There are many questions on this site about this topic, but as far as I could find, all omitted the step I am not certain about. $I \subseteq \mathbb{R},u_0 \in \mathbb{R}$

The IVP is given as $$\begin{cases} u'(t)=2tu(t)=f(t,u(t)) & \text{for}\ t\in I \\ u(0)=u_0 \end{cases} $$

I want to first check for existence and uniqueness, so I want to know if it satisfies the Lipschitz Condition in the second variable. I know that if $$\frac{\partial f}{u(t)} $$ is bounded, then by the MVT the Lipschitz Condition is satisfied.

But how do I differentiate $\frac{\partial f}{u(t)} $?

I looked at questions like these: Derivative of a function with respect to another function., but I can't make that work for my example and in examples often times only the solution is given, which I can not follow.

Answer 1

Focus on $f:[a,b] \times \Bbb R \to \Bbb R $ and forget for a moment about the IVP itself.

One standard condition for uniqueness of ODE solutions is that if $f$ is Lipschitz in its second argument you have uniqueness of solutions wherever they overlap. That is to say there is a positive constant $C$ such that $|f(t,y) - f(t,x)| \le C |y-x|$. Notice that we don't have to consider potential solutions to check this condition.

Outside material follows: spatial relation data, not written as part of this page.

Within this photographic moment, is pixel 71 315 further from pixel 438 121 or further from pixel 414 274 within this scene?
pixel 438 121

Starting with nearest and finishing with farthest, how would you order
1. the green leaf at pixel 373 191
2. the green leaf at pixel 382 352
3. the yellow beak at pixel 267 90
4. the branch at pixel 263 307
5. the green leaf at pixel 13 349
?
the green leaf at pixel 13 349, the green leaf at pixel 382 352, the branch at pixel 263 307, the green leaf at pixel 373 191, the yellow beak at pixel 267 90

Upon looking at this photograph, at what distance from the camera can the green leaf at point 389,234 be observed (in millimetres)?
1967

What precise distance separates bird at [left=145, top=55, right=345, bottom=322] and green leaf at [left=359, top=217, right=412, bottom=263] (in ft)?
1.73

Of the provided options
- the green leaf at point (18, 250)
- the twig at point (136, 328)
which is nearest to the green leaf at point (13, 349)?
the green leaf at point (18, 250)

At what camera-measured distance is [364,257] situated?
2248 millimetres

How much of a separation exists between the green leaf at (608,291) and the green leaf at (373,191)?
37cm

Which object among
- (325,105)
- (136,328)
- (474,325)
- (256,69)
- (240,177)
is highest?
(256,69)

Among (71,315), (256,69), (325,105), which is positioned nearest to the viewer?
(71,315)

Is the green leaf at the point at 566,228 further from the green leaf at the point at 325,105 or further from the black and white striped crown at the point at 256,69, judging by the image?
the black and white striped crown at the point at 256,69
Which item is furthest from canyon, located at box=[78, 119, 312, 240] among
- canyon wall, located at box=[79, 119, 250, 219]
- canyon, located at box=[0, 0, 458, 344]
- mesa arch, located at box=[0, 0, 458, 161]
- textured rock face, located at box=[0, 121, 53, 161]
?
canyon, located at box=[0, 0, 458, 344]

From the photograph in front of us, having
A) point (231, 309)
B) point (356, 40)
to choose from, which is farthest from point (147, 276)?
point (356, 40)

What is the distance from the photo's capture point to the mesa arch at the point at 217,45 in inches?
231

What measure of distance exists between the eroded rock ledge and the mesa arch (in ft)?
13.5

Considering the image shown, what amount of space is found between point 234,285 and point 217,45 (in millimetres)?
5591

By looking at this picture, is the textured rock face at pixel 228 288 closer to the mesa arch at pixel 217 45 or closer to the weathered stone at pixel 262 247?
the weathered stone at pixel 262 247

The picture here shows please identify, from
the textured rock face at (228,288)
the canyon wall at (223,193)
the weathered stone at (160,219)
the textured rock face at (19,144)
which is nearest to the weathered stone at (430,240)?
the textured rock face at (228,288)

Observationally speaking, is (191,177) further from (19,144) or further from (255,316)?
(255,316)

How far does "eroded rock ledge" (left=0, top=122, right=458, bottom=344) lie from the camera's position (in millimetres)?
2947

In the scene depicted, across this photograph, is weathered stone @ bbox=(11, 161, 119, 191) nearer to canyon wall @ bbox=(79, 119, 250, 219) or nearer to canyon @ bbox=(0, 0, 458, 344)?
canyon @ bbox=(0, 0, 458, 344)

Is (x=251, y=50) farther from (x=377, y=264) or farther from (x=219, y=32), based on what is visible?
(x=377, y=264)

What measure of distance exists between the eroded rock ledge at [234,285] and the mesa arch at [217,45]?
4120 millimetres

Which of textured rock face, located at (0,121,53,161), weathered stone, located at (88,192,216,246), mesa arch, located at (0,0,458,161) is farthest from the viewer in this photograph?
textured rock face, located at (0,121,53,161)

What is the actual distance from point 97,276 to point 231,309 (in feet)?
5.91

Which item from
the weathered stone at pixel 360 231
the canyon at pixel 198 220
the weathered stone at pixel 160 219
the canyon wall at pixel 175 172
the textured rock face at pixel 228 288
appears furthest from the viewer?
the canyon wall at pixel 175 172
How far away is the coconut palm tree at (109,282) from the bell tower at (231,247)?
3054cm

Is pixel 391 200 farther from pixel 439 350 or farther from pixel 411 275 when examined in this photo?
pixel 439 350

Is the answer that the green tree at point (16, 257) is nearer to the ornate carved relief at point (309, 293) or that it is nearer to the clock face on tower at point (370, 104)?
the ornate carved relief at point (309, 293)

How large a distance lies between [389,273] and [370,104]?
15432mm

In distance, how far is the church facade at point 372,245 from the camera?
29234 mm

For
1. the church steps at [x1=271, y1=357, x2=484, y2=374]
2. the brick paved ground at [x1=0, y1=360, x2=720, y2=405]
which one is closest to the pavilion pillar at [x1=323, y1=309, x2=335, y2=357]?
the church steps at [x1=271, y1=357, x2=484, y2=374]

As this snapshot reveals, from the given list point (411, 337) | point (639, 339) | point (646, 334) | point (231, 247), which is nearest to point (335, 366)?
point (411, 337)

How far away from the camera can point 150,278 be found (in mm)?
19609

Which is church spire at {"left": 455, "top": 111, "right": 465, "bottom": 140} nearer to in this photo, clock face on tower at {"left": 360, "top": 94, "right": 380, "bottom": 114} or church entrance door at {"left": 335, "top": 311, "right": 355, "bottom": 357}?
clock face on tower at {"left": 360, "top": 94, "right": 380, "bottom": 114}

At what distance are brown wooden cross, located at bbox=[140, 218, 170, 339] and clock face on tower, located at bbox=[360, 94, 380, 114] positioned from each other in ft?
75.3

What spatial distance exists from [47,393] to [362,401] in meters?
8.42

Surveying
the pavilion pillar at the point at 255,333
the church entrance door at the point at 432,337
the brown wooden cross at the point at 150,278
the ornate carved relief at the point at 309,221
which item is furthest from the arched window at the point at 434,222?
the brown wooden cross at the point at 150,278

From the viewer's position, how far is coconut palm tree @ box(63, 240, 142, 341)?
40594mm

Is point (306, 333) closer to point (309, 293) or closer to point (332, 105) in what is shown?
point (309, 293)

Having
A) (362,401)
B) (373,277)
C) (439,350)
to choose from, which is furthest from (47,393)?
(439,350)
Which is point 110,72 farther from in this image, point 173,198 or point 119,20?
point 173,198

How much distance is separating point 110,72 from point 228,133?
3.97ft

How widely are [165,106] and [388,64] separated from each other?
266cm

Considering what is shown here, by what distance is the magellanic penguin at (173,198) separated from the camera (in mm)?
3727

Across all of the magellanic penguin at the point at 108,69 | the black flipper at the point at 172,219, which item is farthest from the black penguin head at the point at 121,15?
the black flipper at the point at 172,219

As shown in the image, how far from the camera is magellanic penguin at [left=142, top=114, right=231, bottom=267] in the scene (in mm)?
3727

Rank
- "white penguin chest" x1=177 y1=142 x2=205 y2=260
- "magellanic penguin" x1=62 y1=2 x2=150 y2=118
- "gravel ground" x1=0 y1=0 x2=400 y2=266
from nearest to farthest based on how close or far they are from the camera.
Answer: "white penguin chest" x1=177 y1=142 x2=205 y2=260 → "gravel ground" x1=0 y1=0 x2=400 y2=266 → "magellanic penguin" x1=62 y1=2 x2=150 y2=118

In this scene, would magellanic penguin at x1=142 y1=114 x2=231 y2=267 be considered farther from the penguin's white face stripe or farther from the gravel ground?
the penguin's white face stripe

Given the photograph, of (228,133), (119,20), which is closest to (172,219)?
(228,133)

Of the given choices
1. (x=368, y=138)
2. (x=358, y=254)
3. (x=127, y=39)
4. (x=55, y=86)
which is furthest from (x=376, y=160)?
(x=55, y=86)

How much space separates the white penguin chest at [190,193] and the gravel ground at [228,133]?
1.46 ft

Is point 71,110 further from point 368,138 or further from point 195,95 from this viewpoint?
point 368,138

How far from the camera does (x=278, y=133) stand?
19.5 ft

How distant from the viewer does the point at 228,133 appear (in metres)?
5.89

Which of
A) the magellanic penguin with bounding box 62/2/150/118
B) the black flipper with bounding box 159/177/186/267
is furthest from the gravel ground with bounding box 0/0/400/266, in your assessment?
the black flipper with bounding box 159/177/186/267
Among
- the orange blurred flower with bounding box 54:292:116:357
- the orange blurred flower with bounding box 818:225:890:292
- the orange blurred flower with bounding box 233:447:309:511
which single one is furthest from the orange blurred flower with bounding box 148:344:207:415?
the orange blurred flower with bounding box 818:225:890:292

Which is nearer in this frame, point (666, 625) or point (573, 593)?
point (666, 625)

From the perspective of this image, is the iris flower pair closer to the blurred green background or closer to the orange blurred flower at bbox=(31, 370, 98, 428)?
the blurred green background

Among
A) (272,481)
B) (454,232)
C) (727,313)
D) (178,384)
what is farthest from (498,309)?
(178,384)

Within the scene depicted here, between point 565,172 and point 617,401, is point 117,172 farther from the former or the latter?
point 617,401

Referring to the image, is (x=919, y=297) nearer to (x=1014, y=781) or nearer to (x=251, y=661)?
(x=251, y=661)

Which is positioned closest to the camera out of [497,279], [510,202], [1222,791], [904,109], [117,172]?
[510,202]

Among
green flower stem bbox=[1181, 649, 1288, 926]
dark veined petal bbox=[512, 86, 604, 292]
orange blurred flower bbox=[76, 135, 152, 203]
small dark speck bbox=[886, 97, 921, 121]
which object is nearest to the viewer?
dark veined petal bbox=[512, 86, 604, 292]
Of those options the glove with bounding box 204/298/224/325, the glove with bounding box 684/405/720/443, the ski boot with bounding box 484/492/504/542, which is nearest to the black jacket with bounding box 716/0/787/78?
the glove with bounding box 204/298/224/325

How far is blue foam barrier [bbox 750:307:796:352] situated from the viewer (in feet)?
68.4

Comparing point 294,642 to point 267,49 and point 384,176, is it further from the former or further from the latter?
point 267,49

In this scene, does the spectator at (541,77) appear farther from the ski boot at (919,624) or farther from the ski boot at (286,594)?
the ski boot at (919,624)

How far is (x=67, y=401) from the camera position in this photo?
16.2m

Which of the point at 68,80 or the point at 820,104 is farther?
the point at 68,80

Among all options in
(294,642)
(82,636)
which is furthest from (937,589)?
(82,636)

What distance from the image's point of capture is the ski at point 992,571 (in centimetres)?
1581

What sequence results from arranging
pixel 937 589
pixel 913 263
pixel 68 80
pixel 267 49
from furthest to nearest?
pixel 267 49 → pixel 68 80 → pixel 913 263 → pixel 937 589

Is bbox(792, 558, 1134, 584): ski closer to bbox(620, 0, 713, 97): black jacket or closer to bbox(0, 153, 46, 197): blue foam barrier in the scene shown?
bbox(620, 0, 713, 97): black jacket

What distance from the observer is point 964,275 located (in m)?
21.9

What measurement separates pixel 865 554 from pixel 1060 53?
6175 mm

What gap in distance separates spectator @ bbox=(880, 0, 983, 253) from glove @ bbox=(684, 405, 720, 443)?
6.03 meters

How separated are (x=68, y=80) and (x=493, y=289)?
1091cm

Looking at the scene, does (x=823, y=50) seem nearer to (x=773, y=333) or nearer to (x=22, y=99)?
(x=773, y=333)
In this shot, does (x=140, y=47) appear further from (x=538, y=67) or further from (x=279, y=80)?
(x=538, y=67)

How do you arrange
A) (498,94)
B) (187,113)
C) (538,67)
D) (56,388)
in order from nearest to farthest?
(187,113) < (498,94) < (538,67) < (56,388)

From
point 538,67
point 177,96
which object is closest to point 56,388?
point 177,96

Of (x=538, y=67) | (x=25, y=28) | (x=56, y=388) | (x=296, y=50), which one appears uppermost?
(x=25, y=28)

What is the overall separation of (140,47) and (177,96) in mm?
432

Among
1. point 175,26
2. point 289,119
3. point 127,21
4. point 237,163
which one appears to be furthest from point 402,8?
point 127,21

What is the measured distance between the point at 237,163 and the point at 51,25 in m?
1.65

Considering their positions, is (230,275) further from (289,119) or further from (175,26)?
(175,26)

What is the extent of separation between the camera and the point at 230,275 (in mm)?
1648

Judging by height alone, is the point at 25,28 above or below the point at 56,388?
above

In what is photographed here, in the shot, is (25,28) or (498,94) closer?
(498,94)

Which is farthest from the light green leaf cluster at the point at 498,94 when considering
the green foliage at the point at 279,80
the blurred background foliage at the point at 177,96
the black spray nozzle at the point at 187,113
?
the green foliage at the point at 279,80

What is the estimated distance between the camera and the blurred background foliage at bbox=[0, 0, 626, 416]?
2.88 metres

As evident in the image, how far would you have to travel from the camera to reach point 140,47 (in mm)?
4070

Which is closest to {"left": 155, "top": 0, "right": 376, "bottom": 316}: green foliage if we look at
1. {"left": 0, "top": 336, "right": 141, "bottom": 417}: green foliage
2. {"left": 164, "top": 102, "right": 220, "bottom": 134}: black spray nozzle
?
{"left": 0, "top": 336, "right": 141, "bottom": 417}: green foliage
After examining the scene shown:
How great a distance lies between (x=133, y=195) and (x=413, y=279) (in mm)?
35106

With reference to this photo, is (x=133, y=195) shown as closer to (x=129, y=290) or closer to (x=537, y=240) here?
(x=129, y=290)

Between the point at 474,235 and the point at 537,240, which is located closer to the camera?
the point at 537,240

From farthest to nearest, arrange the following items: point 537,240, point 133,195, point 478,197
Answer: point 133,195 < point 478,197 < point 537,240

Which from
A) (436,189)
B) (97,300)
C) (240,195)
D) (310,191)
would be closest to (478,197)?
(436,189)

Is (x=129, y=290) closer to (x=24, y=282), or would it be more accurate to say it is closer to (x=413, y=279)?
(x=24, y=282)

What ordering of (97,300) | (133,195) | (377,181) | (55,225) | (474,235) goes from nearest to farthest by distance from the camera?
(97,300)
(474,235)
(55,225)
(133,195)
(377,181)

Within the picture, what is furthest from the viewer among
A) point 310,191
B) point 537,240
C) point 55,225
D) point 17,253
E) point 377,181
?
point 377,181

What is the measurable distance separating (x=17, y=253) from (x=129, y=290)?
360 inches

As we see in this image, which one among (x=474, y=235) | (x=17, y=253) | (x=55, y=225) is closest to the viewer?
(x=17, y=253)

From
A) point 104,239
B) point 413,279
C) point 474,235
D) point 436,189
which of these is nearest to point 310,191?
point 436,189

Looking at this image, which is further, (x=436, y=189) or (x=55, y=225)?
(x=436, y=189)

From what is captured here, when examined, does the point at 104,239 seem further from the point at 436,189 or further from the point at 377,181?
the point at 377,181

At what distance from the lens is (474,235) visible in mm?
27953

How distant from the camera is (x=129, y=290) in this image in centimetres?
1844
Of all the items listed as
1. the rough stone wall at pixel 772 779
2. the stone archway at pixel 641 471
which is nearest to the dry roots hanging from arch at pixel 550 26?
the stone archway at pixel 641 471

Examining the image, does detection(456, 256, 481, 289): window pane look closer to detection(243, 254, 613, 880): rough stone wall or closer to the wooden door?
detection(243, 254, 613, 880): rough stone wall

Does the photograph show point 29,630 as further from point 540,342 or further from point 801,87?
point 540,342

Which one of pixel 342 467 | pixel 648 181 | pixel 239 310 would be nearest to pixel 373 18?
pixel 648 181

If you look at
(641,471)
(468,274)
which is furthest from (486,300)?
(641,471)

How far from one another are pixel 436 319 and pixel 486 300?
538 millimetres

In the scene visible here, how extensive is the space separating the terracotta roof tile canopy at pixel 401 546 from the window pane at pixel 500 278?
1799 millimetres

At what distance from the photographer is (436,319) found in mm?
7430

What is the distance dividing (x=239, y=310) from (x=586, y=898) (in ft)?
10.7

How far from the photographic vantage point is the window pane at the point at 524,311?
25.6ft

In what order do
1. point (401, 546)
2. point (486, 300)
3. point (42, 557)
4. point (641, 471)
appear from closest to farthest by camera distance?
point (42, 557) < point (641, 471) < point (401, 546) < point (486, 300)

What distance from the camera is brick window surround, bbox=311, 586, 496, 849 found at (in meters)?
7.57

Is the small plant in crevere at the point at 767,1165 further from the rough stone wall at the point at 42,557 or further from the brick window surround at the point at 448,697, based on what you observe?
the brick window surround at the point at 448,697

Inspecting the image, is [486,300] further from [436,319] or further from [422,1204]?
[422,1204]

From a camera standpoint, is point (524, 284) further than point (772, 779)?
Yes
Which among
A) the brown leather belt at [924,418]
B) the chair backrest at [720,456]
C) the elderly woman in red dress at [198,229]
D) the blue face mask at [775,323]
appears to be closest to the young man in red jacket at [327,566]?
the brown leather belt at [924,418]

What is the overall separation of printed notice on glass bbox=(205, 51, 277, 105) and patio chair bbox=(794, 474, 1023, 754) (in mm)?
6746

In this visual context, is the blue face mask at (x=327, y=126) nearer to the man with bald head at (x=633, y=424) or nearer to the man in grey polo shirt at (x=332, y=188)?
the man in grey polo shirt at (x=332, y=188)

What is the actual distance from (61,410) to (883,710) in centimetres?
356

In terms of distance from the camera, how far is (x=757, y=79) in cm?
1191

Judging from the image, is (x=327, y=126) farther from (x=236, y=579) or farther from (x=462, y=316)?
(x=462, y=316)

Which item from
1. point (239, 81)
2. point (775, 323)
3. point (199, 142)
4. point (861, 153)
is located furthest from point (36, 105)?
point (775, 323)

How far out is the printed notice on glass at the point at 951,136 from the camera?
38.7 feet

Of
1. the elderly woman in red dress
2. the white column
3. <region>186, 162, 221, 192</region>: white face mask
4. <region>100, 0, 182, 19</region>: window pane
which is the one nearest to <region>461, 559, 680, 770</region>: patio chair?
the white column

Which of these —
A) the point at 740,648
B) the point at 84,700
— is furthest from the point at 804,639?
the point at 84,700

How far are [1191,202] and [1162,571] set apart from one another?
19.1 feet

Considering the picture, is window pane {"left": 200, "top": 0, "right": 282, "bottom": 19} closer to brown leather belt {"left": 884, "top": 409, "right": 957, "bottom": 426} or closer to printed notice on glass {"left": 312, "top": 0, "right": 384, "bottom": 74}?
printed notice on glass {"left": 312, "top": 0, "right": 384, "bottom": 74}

In this case a direct argument shows that the condition is satisfied. $$|f(t,x) - f(t,y)| = |2t(x-y)| \le |2t||x-y| \le |2b||x-y|$$ Setting $C = |2b|$ shows that $f$ is Lipschitz in its second argument.

Answer 2

A first order IVP is of the form, $$y'=f(x,y(x))\;\;\;,y(x_0)=y_0$$

Here $x$ denotes the independent variable whereas, $y$ is the dependent one.

Computationally, $\displaystyle \frac{\partial f(x,y(x))}{\partial y(x)}$ and $\displaystyle \frac{\partial f}{\partial y}$ are one and the same as, $y$ in itself is a variable.

So for computational ease, we replace $y(x)$ by $y$ and proceed with usual partial differentiation.